2) Evaluation of differentially expressed XMEs in normal and tumor colorectal tissue: The expression of eight selected XMEs (GSTP1, GSTA1, GSTM1, UGT1A10, UGT1A8, CYP2W1, CYP2C9, and CYP3A4) in colorectal carcinomas and adjacent normal mucosa (n=71) was compared and associations of sociodemographic, lifestyle and dietary factors with the expression of these genes were investigated. Differences between XMEs’ gene expression (IlluminaHT-12 Expression BeadChips) in tumor and normal mucosa were tested by the paired Wilcoxon-Rank-sum test. Among the genes analyzed, GSTM1, GSTA1, UGT1A8, UGT1A10, CYP3A4, and CYP2C9 were down-regulated in tumor tissue as compared to normal tissue, while GSTP1 and CYP2W1 were up-regulated. Linear regression models were used to evaluate potential associations between sociodemographic, lifestyle and dietary factors and the relative gene expression in tumor and normal mucosa tissue. Although none of these relationships remained statistically significant after false discovery rate (FDR)-adjustment for multiple testing, a trend toward significance (β=-0.21; pn=0.0005; pFDR=0.05) with lower CYP2C9 expression in normal tissue of rectal compared to colon cancer patients was detected. CYP2C9 plays a key role in the metabolic activation of many environmental and dietary mutagens and interactions of its expression with these factors should be considered in larger studies.

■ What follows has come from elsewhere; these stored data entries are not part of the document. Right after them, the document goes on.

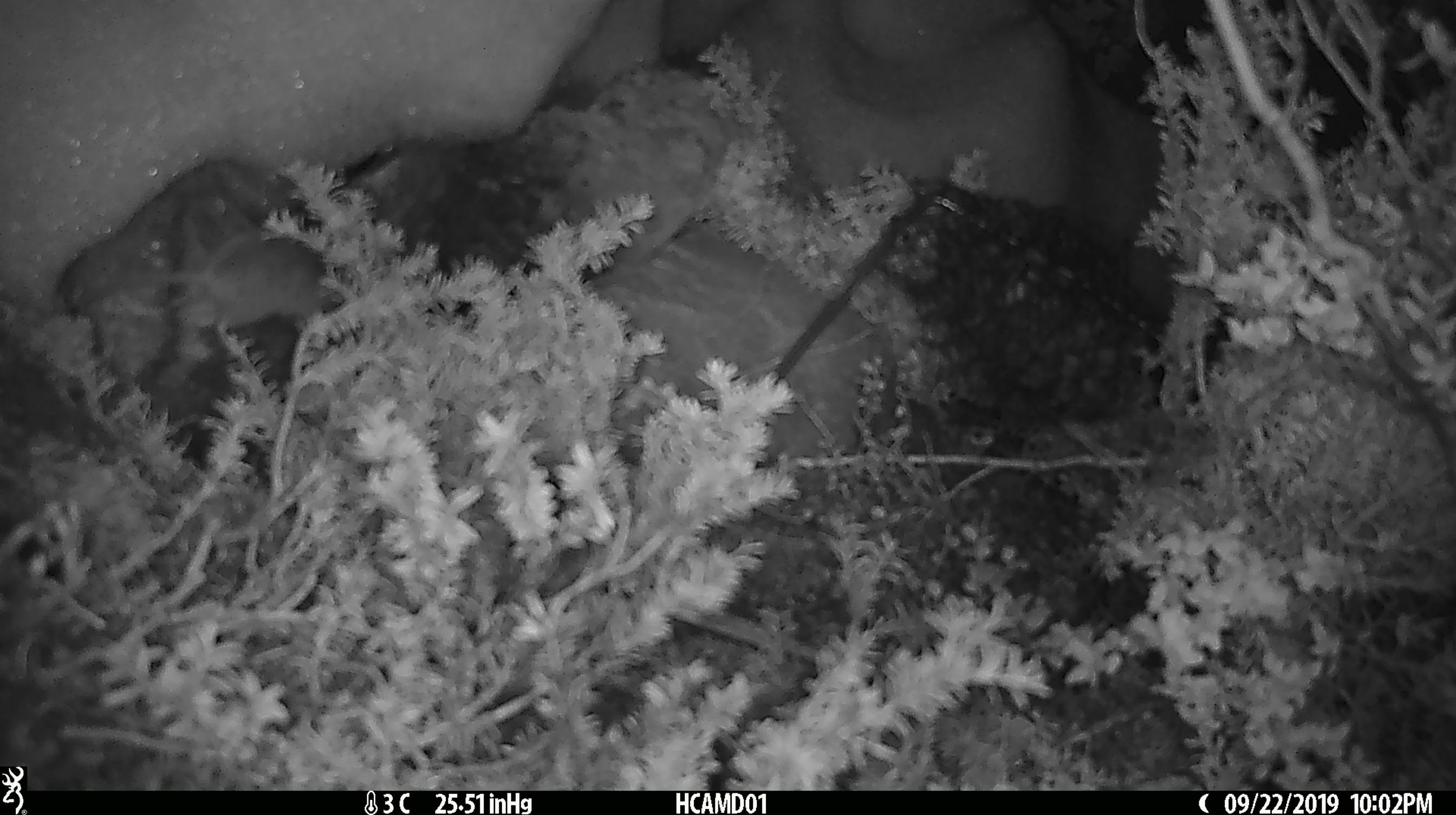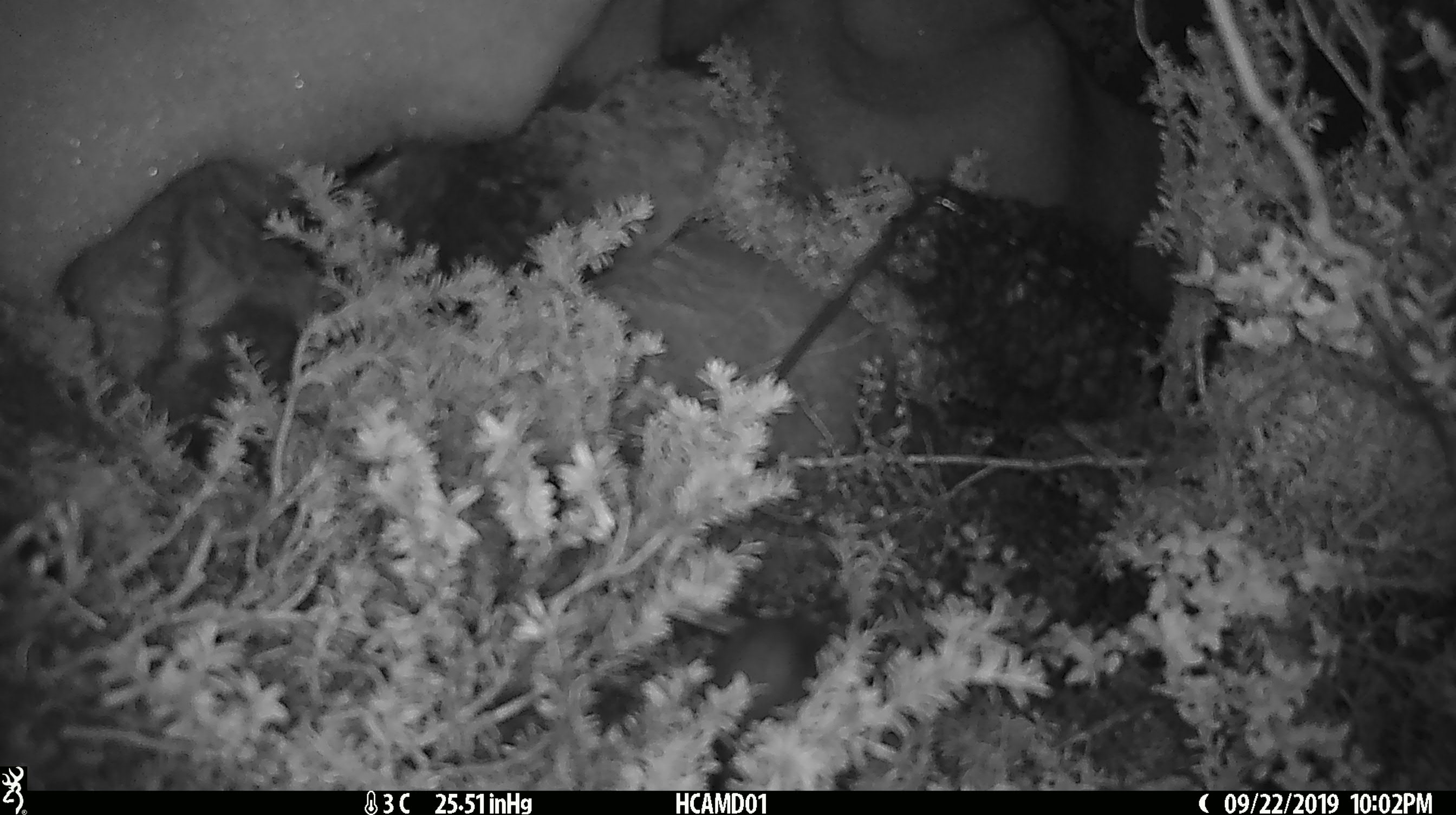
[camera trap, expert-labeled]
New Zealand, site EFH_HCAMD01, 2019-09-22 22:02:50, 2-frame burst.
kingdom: Animalia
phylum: Chordata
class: Mammalia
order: Rodentia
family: Muridae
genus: Mus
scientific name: Mus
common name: mouse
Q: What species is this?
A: Mouse (Mus).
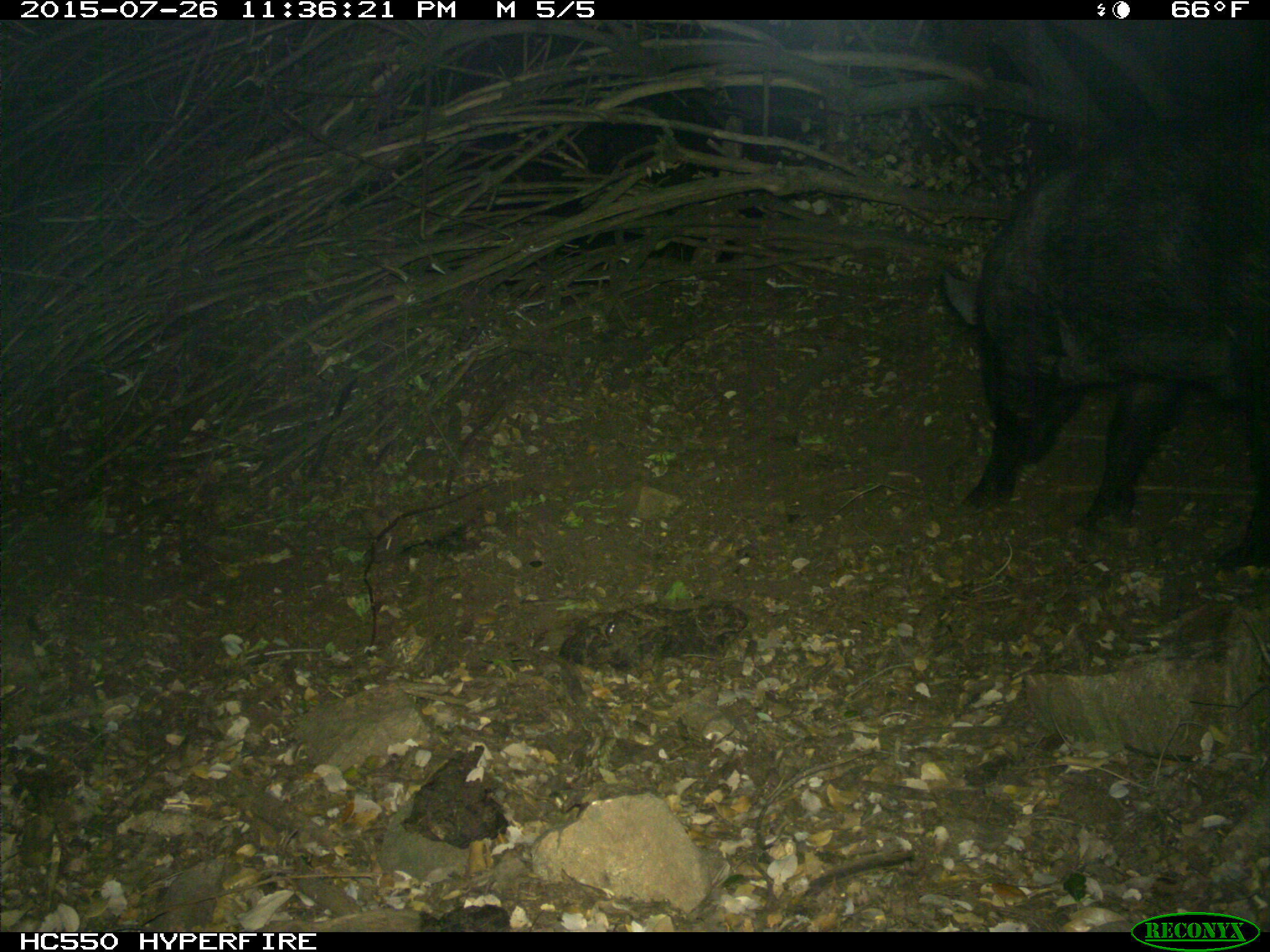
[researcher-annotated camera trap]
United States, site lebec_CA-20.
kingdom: Animalia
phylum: Chordata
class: Mammalia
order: Artiodactyla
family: Suidae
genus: Sus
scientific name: Sus scrofa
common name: wild boar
Sus scrofa (wild boar).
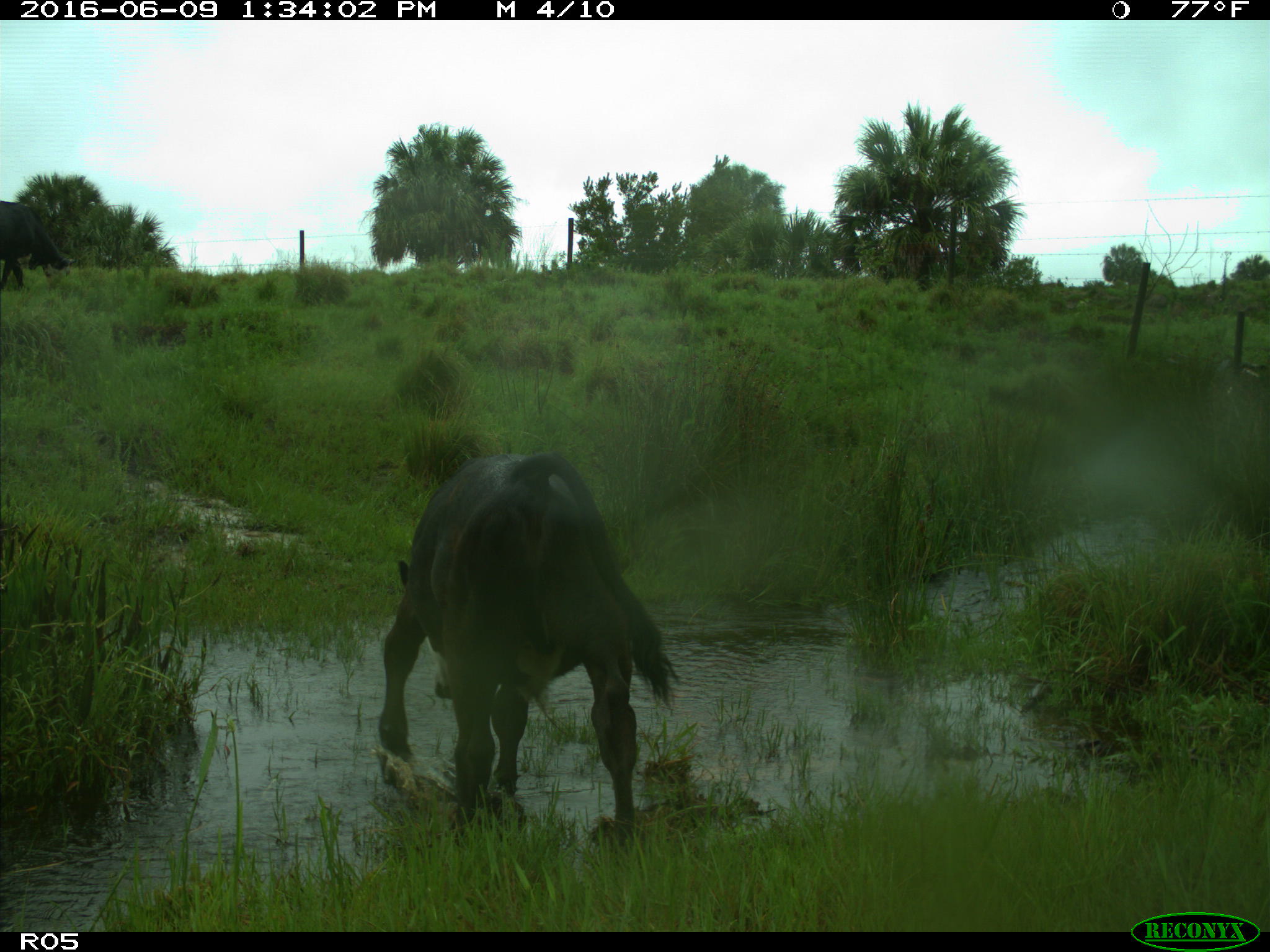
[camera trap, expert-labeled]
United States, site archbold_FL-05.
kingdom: Animalia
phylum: Chordata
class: Mammalia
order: Artiodactyla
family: Bovidae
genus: Bos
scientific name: Bos taurus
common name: domestic cow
Bos taurus (domestic cow).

Overall conclusions: In summary, it can be concluded that in normal tissue of CRC patients: - Correlations between XMEs’ mRNA, protein and enzyme activities are moderate to poor - Colon and rectum showed considerable differences regarding expression and activities of several XMEs - Regular consumption of cooked vegetables was associated with CYP3A4 gene expression and protein levels Taken together, the results of this thesis suggest some interesting differences, which should be considered in larger studies to elucidate its potential contribution to CRC etiology.